Quelque soit le moyen par lequel nous procédons pour restituer les têtes maories, je suis persuadée que tous ici sur les bancs de cet hémicycle partageons cet objectif légitime de restituer à leur peuple d’origine des têtes, partie du corps humain probablement la plus caractéristique de la nature humaine, en tout cas partie la plus sacrée pour les maoris, afin d’être dignement inhumées. La grande majorité des personnes auditionnées défendent également cette position et ont reconnu le bien-fondé de cet acte. A l’époque, Valérie PECRESSE, Ministre de l’enseignement supérieur et de la recherche, avait émis un avis favorable à cette démarche, tout comme la Fondation Nicolas HULOT. Le paléoanthropologue Pascal PICQ avait d’ailleurs dès le début pris la tête du comité de soutien alors mis en place, rejoint par le généticien Axel KAHN, le philosophe Edgar MORIN et bien d’autres.
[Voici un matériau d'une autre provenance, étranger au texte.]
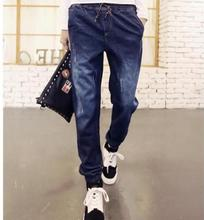 2016 new men's jeans lovers beam leg elastic waist harem pants young tight leg pants feet influx of male W100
La culture ne peut se passer de la transparence, de la vérité et doit répondre à une éthique irréprochable. On ne peut, sous son couvert, porter atteinte au droit des peuples et la France, pays des droits des l’homme, se doit d’être exemplaire. De nombreux pays ont déjà remis des têtes, des musées américains, européens ont répondu favorablement aux demandes de restitution : la Suisse, l’Angleterre, le Danemark, les Pays Bas, l’Allemagne, mais aussi des pays comme l’Argentine, l’Australie. Au total, près de 322 restes humains maoris sur les 500 estimés ont déjà été transférés à la Nouvelle-Zélande. La France fait aujourd’hui exception dans ce mouvement général en raison de la question du statut juridique que j’ai évoquée précédemment, finalement davantage une question de forme que de fond. Notre pays, Monsieur le Ministre, mes chers collègues, ne peut rester en retrait sur ce sujet par rapport à ses voisins notamment européens. Un tel geste favorise en outre un travail de mémoire et de cicatrisation, permet de tourner une page de l’histoire française peu glorieuse et d’entamer de nouvelles relations avec la Nouvelle-Zélande. Au-delà des considérations juridiques, l’impératif éthique doit prévaloir me semble-t-il. Cette restitution ou plutôt cette renonciation à détenir dans nos collections ces têtes constituera en outre un nouveau départ dans nos relations avec les pays lointains dans le cadre d’un dialogue interculturel renouvelé. Car il ne saurait s’agir en effet de rendre pour rendre. Le dialogue et l’harmonie entre les peuples impliquent d’entrer en contact avec la civilisation de l’Autre, avec un grand A, et réciproquement. Aussi, face à ce profond désir de restitution manifesté par la Nouvelle Zélande, pays démocratique qui travaille précisément aujourd’hui à l’intégration de toutes ses communautés, la France doit apporter une réponse positive.
En conclusion, je voudrais remercier vous remercier, chers collègues qui avez co-signé cette proposition de loi et accompagné la démarche, ainsi que vous, Monsieur le président de la commission des affaires culturelles, qui m’avait apporté votre soutien, et bien sûr notre rapporteur, Philippe RICHERT, qui a réalisé un travail approfondi sur la question et avec lequel j’échange sur ce sujet si sensible depuis des mois.
Je vous remercie tous de votre attention sur un sujet qui, vous l’aurez compris, me tient particulièrement à cœur.